И неизвестно откуда – с загадочных ли слов старосты и его отказа принять покойника или из другого неведомого источника – по селу быстро заползали и всюду зашипели взъерошенные, жуткие слухи. Говорили о Семене, о его неожиданной и страшной смерти, а думали о попе, и сами не знали, почему о нем думают и чего от него ждут. Когда о. Василий шел на панихиду, бледный, отягощенный какою-то неясной думою, но веселый и улыбающийся, перед ним широко расступались и долго не решались стать на то место, где невидимо горели следы его тяжелых больших ног. Вспомнили пожар и долго говорили о нем; вспомнили сгоревшую попадью и сына ее, безногого дурачка, и за простыми, ясными словами забегали острые колючки страха. Какая-то баба заплакала от большой и смутной жалости и ушла; оставшиеся долго смотрели на ее вздрагивающую спину и молча, не глядя друг на друга, разошлись. Ребята, отражая волнение взрослых, собирались в сумерки на гумне и на задворках и рассказывали страшные сказки о мертвецах, чернея большими расширенными глазами; и уже давно звал их домой знакомый и приятно-сердитый голос, а они не решались высвободить из-под себя босые ноги и промчаться сквозь прозрачную пугающую мглу. И все два дня до похорон непрестанно ходили смотреть покойника, быстро синевшего и пухнувшего от жары.
И в обе ночи, прошедшие до похорон, земля дышала томительным жаром, и безросны оставались сухие луга, уже начавшие выгорать под жарким солнцем. Небо было чисто, но темно, и редкие звезды мерцали тускло; и над всем стоял неумолчный сухой треск кузнечиков. Когда после первой вечерней панихиды о. Василий вышел из хаты, уже темно было и огней не было на заснувшей улице. Томясь от духоты, поп снял широкополую черную шляпу и тихо шел, ступая беззвучно, как по мягкому и пушистому ковру. И скорее по усилившейся тревоге, не оставлявшей его, как и всех, нежели по слуху – догадался он, что сзади, в нескольких шагах кто-то следует за ним. Он оглянулся – кто-то темный и высокий шел сзади, видимо, соразмеряя свои шаги с медленною поступью попа. Поп остановился – тот, сзади, не догадываясь об этом, сделал несколько шагов и тоже остановился, резко подавшись назад.
– Кто это? – спросил о.
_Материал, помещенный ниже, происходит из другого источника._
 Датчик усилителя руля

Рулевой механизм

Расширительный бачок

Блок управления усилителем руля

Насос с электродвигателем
Василий.
Человек молчал. Потом внезапно повернулся и быстро, не сдерживая шага, пошел назад; и уже через минуту ночная тьма бесследно поглотила его.
На следующую ночь повторилось то же. Высокий и темный человек шел за попом до самой его калитки, и почему-то в походке и складе коренастой фигуры попу показалось, что это Иван Порфирыч, староста.
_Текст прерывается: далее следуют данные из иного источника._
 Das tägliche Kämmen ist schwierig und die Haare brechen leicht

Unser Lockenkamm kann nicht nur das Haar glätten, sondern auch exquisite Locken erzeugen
– Иван Порфирыч, это вы? – окликнул он.
Но человек не отозвался и отошел назад. А когда о. Василий уже раздевался для сна, кто-то тихо постучал в окно; поп вышел – и возле дома не было ни души. «Что это он мечется, как злой дух?» – с неудовольствием подумал о. Василий, становясь на долгую коленопреклоненную молитву. И в ней он забыл и старосту, и ночь, тревожно лежавшую над землею, и себя самого – об умершем молился он, о его жене и детях, о даровании земле и людям великой милости Божией. И в бездонных солнечных глубинах неясно обрисовывался новый мир, и он уже не был землею.
А пока он молился, идиот сполз с постели, шумно ворочая оживающими, но все еще слабыми ногами. Он стал ползать с начала весны, и уже не раз приходилось о. Василию при возвращении находить его у порога, где неподвижно сидел он, как собака у запертых дверей. Теперь он направился к открытому окну и двигался медленно, с усилием, сосредоточенно покачивая головою. Подполз, закинул за окно сильные цепкие руки и, приподнявшись на них, угрюмо и жадно всматривался в темноту ночи. И слушал что-то.